En 2009, à l’Assemblée nationale, le Québec devient la seule province du pays à modifier sa législation pour «prévenir l’utilisation abusive des tribunaux» avec l’adoption du projet de loi 99.

M. Fréchette parle d’une législation qui «donne davantage d’outils» aux personnes poursuivies et aux juges, mais estime qu’il ne s’agit pas à «strictement parler d’une loi contre les bâillons ou qui vise à protéger la liberté d’expression».

À Ottawa, un an plus tard, un projet de loi est défait par une faible majorité. Il visait cette fois à empêcher l’implication financière du gouvernement canadien dans des projets ne respectant pas les standards internationaux en matière de responsabilité sociale.

«La justice est une arène qui peut être froide, pas particulièrement invitante pour tous. (…) Reste que cette affaire, ce cas-là, aura probablement forcé la main de législateurs», a-t-il argué.
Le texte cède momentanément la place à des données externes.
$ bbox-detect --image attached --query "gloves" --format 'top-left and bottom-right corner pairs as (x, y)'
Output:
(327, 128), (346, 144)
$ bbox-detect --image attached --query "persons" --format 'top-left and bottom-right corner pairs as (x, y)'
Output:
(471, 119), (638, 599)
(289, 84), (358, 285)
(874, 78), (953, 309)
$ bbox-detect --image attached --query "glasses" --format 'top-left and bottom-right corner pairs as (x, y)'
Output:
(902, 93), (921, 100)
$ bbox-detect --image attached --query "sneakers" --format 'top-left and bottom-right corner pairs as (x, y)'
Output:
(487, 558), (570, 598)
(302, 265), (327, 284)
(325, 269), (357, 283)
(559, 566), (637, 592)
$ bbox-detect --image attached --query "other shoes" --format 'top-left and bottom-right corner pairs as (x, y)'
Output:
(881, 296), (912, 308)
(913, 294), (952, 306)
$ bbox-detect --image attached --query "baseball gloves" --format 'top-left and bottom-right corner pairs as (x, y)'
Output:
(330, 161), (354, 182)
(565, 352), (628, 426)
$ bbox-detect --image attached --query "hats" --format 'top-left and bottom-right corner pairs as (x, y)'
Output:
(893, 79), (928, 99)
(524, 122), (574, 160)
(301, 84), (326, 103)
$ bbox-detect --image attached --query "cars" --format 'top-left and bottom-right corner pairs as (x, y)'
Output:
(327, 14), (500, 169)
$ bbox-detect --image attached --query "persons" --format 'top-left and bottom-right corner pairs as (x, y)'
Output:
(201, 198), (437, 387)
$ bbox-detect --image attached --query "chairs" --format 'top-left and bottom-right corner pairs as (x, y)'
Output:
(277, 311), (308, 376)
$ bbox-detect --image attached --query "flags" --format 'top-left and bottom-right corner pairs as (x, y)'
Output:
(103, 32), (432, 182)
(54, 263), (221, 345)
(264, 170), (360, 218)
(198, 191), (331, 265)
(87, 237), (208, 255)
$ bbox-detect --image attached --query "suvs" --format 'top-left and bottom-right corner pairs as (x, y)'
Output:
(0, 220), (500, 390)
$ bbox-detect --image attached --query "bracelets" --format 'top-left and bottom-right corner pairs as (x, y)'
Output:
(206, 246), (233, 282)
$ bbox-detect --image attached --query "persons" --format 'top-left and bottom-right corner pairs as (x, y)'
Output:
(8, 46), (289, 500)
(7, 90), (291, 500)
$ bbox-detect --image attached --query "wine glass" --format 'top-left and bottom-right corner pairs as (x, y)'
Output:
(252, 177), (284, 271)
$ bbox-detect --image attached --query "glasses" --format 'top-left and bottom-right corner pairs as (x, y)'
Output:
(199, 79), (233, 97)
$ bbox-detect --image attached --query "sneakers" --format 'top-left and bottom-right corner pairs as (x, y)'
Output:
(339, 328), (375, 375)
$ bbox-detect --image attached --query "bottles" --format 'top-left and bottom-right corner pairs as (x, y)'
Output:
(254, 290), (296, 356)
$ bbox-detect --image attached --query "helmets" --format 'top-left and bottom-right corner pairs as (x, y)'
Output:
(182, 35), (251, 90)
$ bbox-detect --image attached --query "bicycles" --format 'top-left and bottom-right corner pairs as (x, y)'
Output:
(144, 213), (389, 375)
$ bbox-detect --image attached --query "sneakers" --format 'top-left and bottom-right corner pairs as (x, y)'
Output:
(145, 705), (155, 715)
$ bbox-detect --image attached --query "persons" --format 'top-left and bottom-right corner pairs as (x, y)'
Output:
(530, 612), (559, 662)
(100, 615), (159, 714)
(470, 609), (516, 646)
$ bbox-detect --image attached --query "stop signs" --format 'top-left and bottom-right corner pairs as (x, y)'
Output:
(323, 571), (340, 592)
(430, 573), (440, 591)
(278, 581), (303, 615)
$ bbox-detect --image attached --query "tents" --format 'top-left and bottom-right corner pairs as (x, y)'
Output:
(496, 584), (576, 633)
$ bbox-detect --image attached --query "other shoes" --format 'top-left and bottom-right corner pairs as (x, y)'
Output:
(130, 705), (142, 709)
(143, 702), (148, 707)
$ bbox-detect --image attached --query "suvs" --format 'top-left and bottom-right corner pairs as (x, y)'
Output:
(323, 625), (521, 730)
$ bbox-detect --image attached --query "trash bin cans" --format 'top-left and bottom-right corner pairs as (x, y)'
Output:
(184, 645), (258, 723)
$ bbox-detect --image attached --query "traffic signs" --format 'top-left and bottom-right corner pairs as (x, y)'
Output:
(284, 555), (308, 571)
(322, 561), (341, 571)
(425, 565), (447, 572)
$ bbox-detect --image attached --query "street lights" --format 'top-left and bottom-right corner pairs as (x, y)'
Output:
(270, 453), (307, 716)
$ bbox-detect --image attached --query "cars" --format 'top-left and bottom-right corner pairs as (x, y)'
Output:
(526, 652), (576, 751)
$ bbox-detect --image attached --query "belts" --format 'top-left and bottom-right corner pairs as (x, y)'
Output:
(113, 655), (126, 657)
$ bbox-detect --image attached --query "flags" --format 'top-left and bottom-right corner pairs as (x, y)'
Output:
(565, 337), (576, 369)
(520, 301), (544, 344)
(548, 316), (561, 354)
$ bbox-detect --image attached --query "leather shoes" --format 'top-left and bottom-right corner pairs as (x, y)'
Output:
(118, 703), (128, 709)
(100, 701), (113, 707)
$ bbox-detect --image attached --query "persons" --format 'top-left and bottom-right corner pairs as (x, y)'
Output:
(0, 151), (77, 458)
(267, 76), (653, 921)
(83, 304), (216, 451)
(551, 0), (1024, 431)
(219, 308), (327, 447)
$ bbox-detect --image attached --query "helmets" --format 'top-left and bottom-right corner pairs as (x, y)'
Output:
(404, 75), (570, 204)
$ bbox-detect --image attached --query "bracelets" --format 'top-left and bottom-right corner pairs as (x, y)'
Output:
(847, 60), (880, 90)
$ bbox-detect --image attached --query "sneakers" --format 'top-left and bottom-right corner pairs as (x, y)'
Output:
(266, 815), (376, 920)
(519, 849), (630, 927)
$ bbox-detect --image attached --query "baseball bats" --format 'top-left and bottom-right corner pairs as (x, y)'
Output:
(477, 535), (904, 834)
Faisant valoir qu’il n’y avait pas eu de «procès sur le fond de l’affaire», il a déploré qu’il ait été question durant toutes ces années des intentions prêtées aux auteurs plutôt que des agissements des compagnies minières.

Le cinéaste rappelle que l’ouvrage — dont le titre long était «Noir Canada: pillage, corruption et criminalité en Afrique» — abordait les pratiques de «centaines de compagnies minières canadiennes en Afrique», pas seulement Barrick Gold et Banro.

«On peut parler du sujet. Il ne faut pas voir ça comme une censure absolue», fait-il valoir.